Os Domínios Morfoclimáticos

Existe uma dificuldade para dividir um território (no caso, o brasileiro) em paisagens naturais: os limites de cada um dos elementos dessas paisagens, em geral, não coincidem. Assim, em determinado compartimento do relevo – por exemplo, um planalto –, nem sempre o clima ou a vegetação são semelhantes em toda a sua extensão. E um determinado tipo de clima pode abranger um planalto e uma planície, bem como vários tipos de vegetação (por causa das variações do relevo, da umidade ou do solo).

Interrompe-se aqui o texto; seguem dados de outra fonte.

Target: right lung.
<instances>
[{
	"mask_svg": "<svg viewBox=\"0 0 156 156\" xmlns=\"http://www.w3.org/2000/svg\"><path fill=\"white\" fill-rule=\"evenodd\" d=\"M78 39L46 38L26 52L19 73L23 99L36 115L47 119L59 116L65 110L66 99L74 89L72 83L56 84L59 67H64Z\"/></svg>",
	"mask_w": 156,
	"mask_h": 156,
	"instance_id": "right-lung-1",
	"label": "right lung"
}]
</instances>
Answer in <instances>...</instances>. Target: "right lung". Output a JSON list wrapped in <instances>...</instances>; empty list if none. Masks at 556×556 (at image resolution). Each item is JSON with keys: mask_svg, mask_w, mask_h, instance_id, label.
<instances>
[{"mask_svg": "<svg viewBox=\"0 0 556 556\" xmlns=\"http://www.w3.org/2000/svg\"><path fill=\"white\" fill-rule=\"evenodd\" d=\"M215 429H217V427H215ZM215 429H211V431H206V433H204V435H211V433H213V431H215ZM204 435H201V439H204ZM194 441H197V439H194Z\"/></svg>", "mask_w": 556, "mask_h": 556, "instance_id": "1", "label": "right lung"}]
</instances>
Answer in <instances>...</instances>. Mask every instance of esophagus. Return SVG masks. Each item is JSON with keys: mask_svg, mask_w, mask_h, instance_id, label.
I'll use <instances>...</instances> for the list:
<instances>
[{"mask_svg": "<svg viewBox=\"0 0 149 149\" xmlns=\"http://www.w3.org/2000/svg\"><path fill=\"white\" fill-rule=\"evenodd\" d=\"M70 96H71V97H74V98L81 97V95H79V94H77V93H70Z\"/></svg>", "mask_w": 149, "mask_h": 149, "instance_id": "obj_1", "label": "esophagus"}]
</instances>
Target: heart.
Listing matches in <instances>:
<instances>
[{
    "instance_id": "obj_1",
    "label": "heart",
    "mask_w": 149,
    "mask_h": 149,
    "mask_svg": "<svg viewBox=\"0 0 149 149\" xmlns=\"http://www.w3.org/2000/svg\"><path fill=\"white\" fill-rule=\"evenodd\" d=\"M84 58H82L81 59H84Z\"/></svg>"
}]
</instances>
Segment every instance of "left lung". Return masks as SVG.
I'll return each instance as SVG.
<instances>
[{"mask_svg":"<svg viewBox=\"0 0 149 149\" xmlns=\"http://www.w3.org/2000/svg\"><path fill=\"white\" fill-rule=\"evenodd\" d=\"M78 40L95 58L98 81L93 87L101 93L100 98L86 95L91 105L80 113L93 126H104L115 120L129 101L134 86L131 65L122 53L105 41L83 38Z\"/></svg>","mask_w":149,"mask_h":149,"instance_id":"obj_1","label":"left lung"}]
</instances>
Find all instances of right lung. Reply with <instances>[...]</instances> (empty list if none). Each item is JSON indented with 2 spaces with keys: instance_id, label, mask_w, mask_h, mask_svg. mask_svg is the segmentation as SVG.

Costuma-se utilizar os domínios morfoclimáticos (morfo, ‘forma’, que, nesse caso, se refere ao relevo; climático, relativo ao ‘clima’) por causa da importância do relevo e do clima na formação de cada conjunto. Mas isso não significa que cada conjunto seja delimitado apenas pelo clima ou pelo relevo, pois há uma superposição, uma coincidência, entre os domínios morfoclimáticos, fitogeográficos (referentes à vegetação), hidrográficos e pedológicos (referentes ao solo).

No Brasil, podemos reconhecer seis principais domínios morfoclimáticos, criados pelo geógrafo Aziz Ab’Saber em 1965: Domínio Amazônico; Domínio da Caatinga; Domínio do Cerrado; Domínio da Araucária; Domínio das Pradarias; e Domínio dos Mares de Morros. Entre esses seis domínios, inserem-se numerosas faixas de transição, com elementos típicos de dois ou mais deles; entre dois domínios morfoclimáticos há, geralmente, faixas de transição, onde aparecem elementos que ora são típicos de um conjunto, ora de outro.